On Monday, a man trying to protect his town from wildfire had a close brush with death when the blaze engulfed his digger, forcing him to run for his life while patting out flames on his clothes.

In Galicia, more than 1,500 people have been evacuated from the path of four fires, with several buildings damaged.

So far this year 70,000 hectares (173,000 acres) have been burned in the country, around twice the average of the last decade, official data showed before the heatwave.

People watch smoke rise from La Teste-de-Buch forest yesterday (ABACA/REX/Shutterstock)

In neighbouring Portugal, around 50 municipalities, mainly in central and northern regions, still faced "maximum risk" of wildfires, according to the IPMA weather institute.

More than 1,000 firefighters were battling five main wildfires, the biggest of which started in the northern municipality of Murasa and spread to two nearby municipalities.

Hundreds of people have been evacuated from villages and an elderly couple was found dead on Monday inside a burned-out car.

Firefighters try to extinguish a wildfire next to the village of Tabara, near Zamora, northern Spain yesterday (AFP via Getty Images)
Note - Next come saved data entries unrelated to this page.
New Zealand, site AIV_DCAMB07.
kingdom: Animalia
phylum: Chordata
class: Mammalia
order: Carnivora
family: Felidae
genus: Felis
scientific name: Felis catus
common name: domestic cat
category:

Major fires also continued to burn in the Gironde area of southwestern France, where 34,000 people have been evacuated.

Some 2,000 firefighters supported by water-bombing aircraft were fighting the blazes, which started a week ago and have burned around 19,300 hectares (47,700 acres).

In Greece, firefighters had tackled 73 fires within 24 hours, the fire brigade said on Monday. The civil protection authority has warned of a very high risk of fires across the country on Tuesday.

The wildfires raged across the parched countryside of Europe as the UK was forecast to see temperatures hit 40C (104F) for the first time today after logging its warmest night on record, while wildfires raged across parched countryside in France, Spain and elsewhere.

As a heatwave that settled over southern Europe last week edged northwards, southern and western Germany and Belgium were also braced for potentially record-breaking temperatures, with many scientists pointing the finger of blame at climate change.

A view of trees burning amid a wildfire near Landiras, France last week (via REUTERS)

Britain has been put in a state of "national emergency" as temperatures looked set to surpass the previous record of 38.7C recorded in 2019, with the extreme heat disrupting travel as some trains were forced to stop running and flights were cancelled.

A study published by climate scientists in June in the journal "Environmental Research: Climate" concluded it was highly probable that climate change was making heatwaves worse.

With human-caused climate change triggering droughts, the number of extreme wildfires is expected to increase 30% within the next 28 years, according to a February 2022 U.N. report.